Content Distribution and Internetwork Caching | Lan Tutorial With Glossary of Terms: A Complete Introduction to Local Area Networks (Lan Networking Library)

At some point in the not-so- distant future, moviegoers will walk into their living rooms, plop down in front of a Web-enabled device, and watch a movie off the Internet. Or so it will seem. In fact, the movie will be delivered from a local server in viewers ' homes , pushed there by a video server during the middle of the night.

Applications like this one are the promise of the new content distribution systems coming online. Combining elements of caching, content selection, and application development, these systems will enable profound, new, network-aware applications to make intelligent use of caches installed in the network. Little wonder that scads of vendors and providers are looking to jump into the space.

All this promise is a good reason to bone up on content distribution basics. Start off by understanding what people mean by caching, the precursor to content distribution. Then make sure you've got a good read on the benefits of caching; there are three reasons to go with caching, and not all are about boosting performance. Next, learn how caching works, and how content is kept up to snuff. Performance here is particularly important, and while many vendors might tout top- notch numbers , the cost of that performance may vary widely (see "The Price of Performance,"). Finally, find out why content distribution might be just the answer for certain applications.

Square One

There are two basic types of network caches, though each performs the same function: copying popular content from an originating server so that it can be accessed more quickly by the user . Prepackaged cache appliances are the first type, bundling hardware and software together. Today, these appliances are installed in the carrier or enterprise network, but already vendors are talking about diminutive versions of these appliances for the customer premises, loaded with some 20Gbytes of memory.

The second type is caching software, which is likely to stay targeted at enterprises , as it requires users to purchase the necessary server hardware and install the software themselves .

The primary benefit of both types of caching is better performance. Moving content closer to the user reduces the number of router hops it has to traverse, so performance improves . Also, just cutting the distance between user and content speeds up the connection. Finally, a local cache server may be less loaded and better designed for performance than the originating content server. These factors cut page-load times by one-half or one-third of the time needed to retrieve the page from the original server.

* _SUPPLIED MATERIAL_
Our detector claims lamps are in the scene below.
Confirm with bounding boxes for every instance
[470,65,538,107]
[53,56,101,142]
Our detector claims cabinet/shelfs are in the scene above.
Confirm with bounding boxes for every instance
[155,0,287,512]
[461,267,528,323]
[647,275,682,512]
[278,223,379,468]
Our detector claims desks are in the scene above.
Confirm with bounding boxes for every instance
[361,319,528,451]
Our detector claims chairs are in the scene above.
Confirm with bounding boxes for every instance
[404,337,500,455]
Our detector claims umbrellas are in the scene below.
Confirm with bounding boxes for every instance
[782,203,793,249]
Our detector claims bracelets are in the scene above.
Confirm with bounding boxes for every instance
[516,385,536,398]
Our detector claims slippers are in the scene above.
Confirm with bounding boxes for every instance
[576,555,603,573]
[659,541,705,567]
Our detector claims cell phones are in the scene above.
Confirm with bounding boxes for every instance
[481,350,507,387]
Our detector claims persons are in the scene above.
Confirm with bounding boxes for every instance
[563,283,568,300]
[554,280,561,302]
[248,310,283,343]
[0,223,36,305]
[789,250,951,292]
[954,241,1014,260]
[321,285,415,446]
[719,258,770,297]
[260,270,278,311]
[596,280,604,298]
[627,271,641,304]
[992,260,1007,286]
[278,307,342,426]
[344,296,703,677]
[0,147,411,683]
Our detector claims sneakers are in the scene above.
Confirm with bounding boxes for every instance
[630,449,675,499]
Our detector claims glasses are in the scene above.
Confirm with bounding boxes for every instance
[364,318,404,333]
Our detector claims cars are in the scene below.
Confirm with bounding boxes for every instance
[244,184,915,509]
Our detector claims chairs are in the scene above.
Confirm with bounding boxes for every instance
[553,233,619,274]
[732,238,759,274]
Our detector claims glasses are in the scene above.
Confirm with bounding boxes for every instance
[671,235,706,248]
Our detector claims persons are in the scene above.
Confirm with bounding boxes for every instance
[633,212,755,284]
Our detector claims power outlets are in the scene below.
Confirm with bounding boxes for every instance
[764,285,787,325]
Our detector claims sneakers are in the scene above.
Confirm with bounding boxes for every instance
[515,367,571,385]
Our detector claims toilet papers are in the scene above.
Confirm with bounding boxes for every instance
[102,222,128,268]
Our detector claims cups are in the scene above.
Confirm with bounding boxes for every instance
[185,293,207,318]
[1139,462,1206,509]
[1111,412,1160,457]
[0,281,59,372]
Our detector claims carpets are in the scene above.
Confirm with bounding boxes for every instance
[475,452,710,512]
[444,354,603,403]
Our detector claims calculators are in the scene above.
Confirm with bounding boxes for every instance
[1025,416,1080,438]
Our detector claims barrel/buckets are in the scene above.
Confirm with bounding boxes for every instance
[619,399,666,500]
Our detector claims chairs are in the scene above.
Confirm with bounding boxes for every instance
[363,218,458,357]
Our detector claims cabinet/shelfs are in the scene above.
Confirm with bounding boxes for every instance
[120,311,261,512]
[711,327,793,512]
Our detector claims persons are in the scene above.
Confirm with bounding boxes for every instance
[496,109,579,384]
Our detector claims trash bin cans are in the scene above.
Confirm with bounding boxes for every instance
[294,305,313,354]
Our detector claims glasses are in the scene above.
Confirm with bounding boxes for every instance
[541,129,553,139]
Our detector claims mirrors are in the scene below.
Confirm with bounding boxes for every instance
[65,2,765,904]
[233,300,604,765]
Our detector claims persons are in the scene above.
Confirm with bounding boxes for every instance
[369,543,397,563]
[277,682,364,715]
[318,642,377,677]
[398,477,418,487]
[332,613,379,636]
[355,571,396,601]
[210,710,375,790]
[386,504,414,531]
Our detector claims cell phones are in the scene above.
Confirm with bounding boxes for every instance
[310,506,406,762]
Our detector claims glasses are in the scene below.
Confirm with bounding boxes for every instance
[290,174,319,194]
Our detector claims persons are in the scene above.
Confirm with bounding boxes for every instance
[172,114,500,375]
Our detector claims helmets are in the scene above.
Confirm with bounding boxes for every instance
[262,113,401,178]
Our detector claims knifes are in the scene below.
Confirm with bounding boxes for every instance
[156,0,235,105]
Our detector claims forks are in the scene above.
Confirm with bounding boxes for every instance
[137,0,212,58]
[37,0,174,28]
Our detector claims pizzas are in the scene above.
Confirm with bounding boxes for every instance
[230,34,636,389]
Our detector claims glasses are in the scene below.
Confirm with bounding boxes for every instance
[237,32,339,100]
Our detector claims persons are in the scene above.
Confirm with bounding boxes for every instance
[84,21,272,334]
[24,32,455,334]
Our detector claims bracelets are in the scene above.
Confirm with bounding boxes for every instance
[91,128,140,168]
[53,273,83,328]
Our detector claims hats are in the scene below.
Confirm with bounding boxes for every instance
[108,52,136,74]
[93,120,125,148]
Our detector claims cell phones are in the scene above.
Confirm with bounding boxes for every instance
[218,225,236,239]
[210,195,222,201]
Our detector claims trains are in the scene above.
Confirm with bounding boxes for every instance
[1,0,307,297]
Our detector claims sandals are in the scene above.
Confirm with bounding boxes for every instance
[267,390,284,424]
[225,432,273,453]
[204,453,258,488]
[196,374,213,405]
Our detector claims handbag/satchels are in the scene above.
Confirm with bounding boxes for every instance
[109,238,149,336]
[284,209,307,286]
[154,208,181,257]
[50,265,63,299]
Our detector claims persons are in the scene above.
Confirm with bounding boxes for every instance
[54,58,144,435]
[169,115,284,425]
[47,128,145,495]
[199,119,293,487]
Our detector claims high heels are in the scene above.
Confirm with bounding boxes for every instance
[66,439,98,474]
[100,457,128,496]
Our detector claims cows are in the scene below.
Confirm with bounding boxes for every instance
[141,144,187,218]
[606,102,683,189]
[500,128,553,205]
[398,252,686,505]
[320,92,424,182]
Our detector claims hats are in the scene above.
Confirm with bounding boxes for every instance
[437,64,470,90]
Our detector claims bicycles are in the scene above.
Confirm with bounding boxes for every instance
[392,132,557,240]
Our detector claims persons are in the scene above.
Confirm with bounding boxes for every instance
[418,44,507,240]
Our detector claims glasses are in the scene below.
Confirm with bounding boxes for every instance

* _INSTRUCTION 1_
Summarize the caching article in two sentences.
* _INSTRUCTION 2_
Decide whether each statement agrees with the caching article, answering yes or no and quoting the words of the article that settle it: (a) Caching software is likely to remain targeted at enterprises. (b) All three reasons to use caching concern boosting performance. (c) Prepackaged cache appliances are currently installed only at customer premises.
* _INSTRUCTION 3_
Pick up the caching article after its final sentence and continue it.
The data above bear no relation to the caching article.

* _EXERCISE OUTPUT 1_
The caching article states that content distribution systems, which combine elements of caching, content selection, and application development, will let new network-aware applications make intelligent use of caches installed in the network. It describes two basic types of network caches, prepackaged cache appliances and caching software, whose primary benefit is better performance, because moving content closer to the user reduces router hops, shortens the distance, and may place it on a less-loaded local server.

* _EXERCISE OUTPUT 2_
(a) Yes: "which is likely to stay targeted at enterprises"
(b) No: "not all are about boosting performance"
(c) No: "Today, these appliances are installed in the carrier or enterprise network"

* _EXERCISE OUTPUT 3_
While numbers like those might be reason enough to implement caching, there are other critical benefits. For starters, cache servers protect against the problem of instant popularity. Major events such as the release of the Starr Report or an Internet broadcast of a Victoria Secret fashion show cause huge traffic surges. Masses of users request a particular Web page, which swamps the server. Opening the network with faster optical or local loop infrastructure will likely only exacerbate this problem. However, replicating this content to other servers or caches distributes the traffic load around the Internet, alleviating the server bottleneck.

ISPs also win with caching and content delivery by reducing their reliance on costly Internet links. According to the Internet Research Group (www.irgintl.com), bandwidth at the Internet's core costs $800 per Mbit/sec per month, yet users at the edge pay only around $50 per month for 1.5Mbit/sec Digital Subscriber Line (DSL) links. By using caching, ISPs keep more traffic local, using less core bandwidth and narrowing this gap.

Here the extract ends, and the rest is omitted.